Учитель вновь начала что-то говорить, но, уже обращаясь к парню, и я перестала её слушать. Вновь посмотрев на доску, я вспомнила, что мистер Хопкинс предлагал меня поговорить с Шоном. Я догадывалась, что у парня тоже бывают панические атаки, но захочет ли он со мной говорить об этом. Если бы он ко мне подошёл с просьбой о помощи, я бы ушла. Или отказала. Я никому не говорила из школы о своей проблеме, и не хотела бы, чтобы кто-то об этом знал. Наверное, если бы вчера у меня не было панической атаки, я бы проигнорировала просьбу мистера Хопкинса, но я устала это терпеть. Этот невыносимый страх и тревогу. Эту боль.
Прозвенел спасительный звонок. Я взяла учебник и вышла в коридор. Мне на глаза снова попался Келли.
– Эй, Шон, подожди, – я догнала парня, который остановился и ждал меня. – Я хотела поговорить.
– Что-то срочное? Мне надо идти, – было видно, что ему, как и мне, эта компания не доставляет удовольствие.
– У меня панические атаки, – я посмотрела в сторону и прикусила губу, молясь, чтобы не появились предательские слёзы. – Мистер Хопкинс сказал, чтобы я попросила у тебя помощь.

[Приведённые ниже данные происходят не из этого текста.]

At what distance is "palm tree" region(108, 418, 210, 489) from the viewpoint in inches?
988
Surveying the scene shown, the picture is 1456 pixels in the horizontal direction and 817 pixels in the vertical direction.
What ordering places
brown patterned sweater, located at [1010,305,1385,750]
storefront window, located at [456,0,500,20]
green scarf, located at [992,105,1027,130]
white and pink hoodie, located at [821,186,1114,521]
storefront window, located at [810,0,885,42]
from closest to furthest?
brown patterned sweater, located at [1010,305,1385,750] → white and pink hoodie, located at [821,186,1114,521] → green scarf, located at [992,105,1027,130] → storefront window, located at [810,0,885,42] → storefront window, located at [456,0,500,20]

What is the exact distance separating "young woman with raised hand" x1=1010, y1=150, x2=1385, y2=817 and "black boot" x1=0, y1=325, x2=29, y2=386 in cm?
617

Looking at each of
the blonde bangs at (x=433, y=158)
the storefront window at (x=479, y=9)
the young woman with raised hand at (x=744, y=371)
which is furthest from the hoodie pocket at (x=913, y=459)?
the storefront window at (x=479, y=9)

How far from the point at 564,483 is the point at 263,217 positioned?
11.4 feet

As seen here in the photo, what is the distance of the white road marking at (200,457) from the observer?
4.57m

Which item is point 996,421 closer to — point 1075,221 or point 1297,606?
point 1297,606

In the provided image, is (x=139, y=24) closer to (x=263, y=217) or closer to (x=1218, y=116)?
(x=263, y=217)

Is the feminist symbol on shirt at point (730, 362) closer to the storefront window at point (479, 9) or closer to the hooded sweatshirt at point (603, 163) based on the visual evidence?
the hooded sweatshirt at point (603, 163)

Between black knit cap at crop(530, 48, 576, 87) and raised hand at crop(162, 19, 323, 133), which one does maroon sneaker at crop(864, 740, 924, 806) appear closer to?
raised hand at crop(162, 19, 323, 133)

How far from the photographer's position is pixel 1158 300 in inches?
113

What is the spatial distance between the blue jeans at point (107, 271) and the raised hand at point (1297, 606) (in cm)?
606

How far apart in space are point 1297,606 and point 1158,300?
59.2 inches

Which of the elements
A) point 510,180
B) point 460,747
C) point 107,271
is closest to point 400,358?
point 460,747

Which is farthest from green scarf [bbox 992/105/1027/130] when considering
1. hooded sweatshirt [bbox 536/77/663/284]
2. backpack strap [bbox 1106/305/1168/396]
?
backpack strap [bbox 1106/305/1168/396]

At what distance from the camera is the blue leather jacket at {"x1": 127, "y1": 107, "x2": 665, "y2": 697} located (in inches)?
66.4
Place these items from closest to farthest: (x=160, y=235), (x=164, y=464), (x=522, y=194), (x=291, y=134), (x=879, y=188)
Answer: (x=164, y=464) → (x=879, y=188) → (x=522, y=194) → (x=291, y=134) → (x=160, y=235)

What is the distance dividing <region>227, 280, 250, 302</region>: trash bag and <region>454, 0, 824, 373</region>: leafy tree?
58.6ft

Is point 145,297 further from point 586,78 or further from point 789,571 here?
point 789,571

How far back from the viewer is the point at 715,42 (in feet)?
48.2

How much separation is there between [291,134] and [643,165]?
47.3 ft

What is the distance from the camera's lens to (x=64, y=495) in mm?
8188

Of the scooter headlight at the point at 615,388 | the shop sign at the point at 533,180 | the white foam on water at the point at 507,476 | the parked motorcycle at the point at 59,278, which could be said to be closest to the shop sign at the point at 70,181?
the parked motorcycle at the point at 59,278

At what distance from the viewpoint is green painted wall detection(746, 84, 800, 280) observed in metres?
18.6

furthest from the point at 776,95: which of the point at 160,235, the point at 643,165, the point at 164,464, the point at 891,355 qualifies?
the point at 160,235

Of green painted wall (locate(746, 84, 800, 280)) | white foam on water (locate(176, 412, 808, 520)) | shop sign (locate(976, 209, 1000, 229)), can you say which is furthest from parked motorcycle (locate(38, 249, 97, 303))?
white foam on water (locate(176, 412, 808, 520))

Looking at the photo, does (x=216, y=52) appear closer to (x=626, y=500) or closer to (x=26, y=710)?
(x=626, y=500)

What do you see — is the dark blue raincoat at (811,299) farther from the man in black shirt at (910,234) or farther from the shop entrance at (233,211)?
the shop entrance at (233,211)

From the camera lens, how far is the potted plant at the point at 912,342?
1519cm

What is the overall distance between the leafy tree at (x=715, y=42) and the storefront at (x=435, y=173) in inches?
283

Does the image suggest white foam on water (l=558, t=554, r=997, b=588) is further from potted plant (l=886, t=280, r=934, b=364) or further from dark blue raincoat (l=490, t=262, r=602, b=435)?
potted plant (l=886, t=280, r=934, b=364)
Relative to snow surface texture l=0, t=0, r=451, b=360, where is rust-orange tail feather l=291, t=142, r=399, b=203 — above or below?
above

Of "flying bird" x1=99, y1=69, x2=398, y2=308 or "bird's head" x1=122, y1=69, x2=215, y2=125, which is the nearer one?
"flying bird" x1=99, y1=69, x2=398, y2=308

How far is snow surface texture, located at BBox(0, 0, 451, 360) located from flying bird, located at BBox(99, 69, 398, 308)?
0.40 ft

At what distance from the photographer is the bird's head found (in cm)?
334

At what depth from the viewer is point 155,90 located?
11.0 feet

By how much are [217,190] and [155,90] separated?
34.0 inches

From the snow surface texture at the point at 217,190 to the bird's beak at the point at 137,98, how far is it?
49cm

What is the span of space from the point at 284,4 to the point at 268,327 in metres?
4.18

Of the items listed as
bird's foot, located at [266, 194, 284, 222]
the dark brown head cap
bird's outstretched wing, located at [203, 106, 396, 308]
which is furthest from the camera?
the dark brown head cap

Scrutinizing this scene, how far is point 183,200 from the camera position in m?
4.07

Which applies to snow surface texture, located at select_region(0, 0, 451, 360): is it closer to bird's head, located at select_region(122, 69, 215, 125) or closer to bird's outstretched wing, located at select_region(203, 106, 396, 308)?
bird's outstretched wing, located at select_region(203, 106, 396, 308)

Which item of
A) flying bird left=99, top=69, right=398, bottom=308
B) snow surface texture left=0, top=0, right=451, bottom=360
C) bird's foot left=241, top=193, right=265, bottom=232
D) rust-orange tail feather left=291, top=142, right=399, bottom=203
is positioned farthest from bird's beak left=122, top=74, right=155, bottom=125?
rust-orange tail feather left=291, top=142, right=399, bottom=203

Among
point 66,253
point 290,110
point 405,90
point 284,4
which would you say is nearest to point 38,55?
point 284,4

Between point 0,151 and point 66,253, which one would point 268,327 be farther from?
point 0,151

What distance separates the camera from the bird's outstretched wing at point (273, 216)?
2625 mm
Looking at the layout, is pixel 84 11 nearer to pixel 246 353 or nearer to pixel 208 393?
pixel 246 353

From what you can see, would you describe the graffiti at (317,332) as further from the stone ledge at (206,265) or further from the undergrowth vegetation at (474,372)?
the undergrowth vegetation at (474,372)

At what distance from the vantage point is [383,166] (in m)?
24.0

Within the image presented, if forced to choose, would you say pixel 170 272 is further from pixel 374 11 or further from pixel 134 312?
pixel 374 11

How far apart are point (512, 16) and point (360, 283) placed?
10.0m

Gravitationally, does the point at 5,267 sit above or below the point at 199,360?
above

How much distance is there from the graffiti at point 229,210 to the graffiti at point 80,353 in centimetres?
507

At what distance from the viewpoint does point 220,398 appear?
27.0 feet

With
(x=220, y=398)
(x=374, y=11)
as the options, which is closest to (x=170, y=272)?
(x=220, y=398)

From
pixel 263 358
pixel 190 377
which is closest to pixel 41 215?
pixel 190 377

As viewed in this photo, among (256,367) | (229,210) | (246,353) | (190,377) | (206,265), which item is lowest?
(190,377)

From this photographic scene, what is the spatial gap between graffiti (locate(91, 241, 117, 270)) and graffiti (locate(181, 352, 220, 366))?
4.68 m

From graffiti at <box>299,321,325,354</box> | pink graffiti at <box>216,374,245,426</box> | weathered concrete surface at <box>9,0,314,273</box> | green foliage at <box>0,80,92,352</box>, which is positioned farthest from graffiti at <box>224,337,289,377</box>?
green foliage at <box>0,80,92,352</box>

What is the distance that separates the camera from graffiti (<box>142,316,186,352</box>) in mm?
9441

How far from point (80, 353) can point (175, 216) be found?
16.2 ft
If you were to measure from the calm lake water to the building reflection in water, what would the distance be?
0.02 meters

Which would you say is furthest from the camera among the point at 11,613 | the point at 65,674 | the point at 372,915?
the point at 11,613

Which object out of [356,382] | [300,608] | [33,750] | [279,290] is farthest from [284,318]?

Шон явно был удивлен тем, что я спросила именно об этом. Он предложил мне пойти в комнату отдыха и там поговорить.
– Год назад они часто посещали меня, это просто сводило с ума. Но сейчас я научился с ними справляться. Не знаю как ты, но я иногда чувствую, что атака вот-вот наступит, – проговорил Келли, помешивая ложечкой кофе из автомата. – Я принимаю контрастный душ. А если я нахожусь там, где не могу этого сделать, то начинаю говорить с собой, пытаюсь убедить себя, что паника, охватившая моё тело, не имеет смысла. Это просто мои мысли довели меня и на самом деле мне ничего не угрожает. А ещё я отвлекаю себя, например, начинаю искать взглядом какие-нибудь вещи. Ты можешь попробовать мои варианты, а можешь попытаться найти свои. Один мой знакомый во время паники ложится на пол и начинает расслаблять своё тело. Он может делать это где угодно, хоть на улице. Но ему помогает.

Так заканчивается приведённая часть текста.